Those bits didn't add up to a story for my guardian yet - because that's the only thing I'm sure of, that this is a Guardian of the Woods from ancient times and a spiritual world.
I'm not going to push it, maybe she or he will tell me their story eventually even if I won't be able to put it in words, but just see it before my mind's eye. Maybe I'll see something in one of my crazy dreams.
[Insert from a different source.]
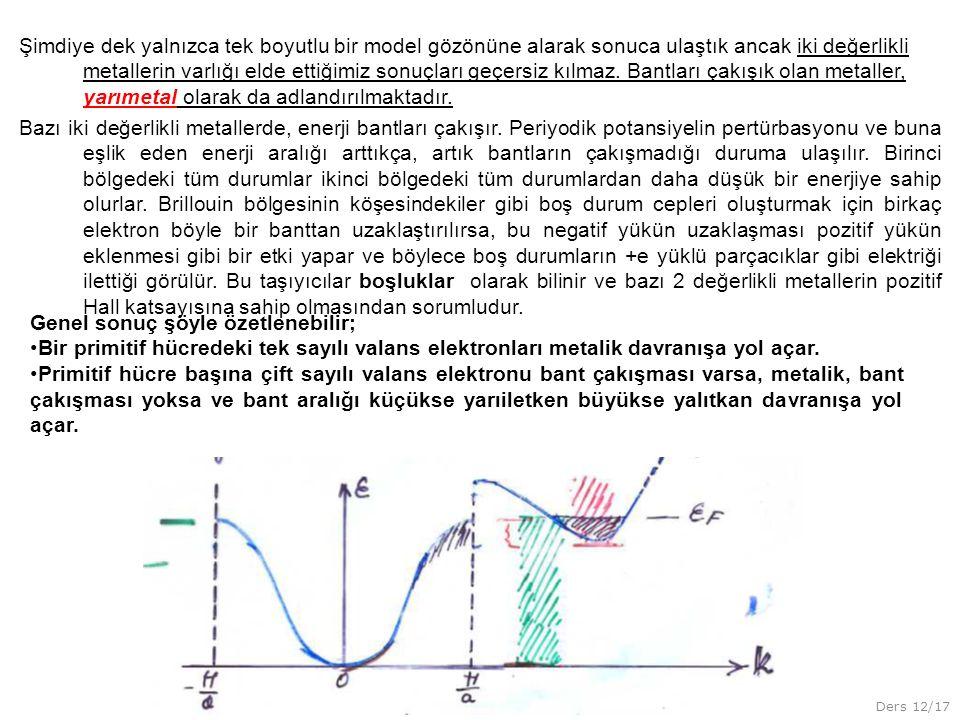 Şimdiye dek yalnızca tek boyutlu bir model gözönüne alarak sonuca ulaştık ancak iki değerlikli metallerin varlığı elde ettiğimiz sonuçları geçersiz kılmaz. Bantları çakışık olan metaller, yarımetal olarak da adlandırılmaktadır. Bazı iki değerlikli metallerde, enerji bantları çakışır. Periyodik potansiyelin pertürbasyonu ve buna eşlik eden enerji aralığı arttıkça, artık bantların çakışmadığı duruma ulaşılır. Birinci bölgedeki tüm durumlar ikinci bölgedeki tüm durumlardan daha düşük bir enerjiye sahip olurlar. Brillouin bölgesinin köşesindekiler gibi boş durum cepleri oluşturmak için birkaç elektron böyle bir banttan uzaklaştırılırsa, bu negatif yükün uzaklaşması pozitif yükün eklenmesi gibi bir etki yapar ve böylece boş durumların +e yüklü parçacıklar gibi elektriği ilettiği görülür. Bu taşıyıcılar boşluklar olarak bilinir ve bazı 2 değerlikli metallerin pozitif Hall katsayısına sahip olmasından sorumludur.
Anyway, I'm really happy with my new friend.
There's not going to be a bigger one, not only because it would probably take me forever, but also because the story can't be repeated.
I ordered a simple frame for it now and can't wait to get to get it on my wall (as far away from dem Dekan as possible!).
I couldn't resist showing it to you already, though.

12/14/2024

4 x Jack

To some people, San Francisco means the Golden Gate Bridge, the Painted Ladies, Fisherman's Wharf, cable cars, and the Fairmont - just the first few things that popped into my head - but when we first made it to the USA, to the ex and me it also meant FAO Schwarz whose connection to Steiff was famous among collectors thanks to some special editions.
On our first visit there, we didn't have that much time which was 
probably better for our bank account. Through FAO Schwarz we got in contact with a lady who had done some Steiff repair jobs for them, and when we came to San Francisco some years later, we went there again, with the lady who had by now become a good friend.
Oh boy, we were like kids in a toy store. Wait, we actually were in a toy store ... Okay, we were big kids for sure. We really tried to be good, but you know how it goes sometimes.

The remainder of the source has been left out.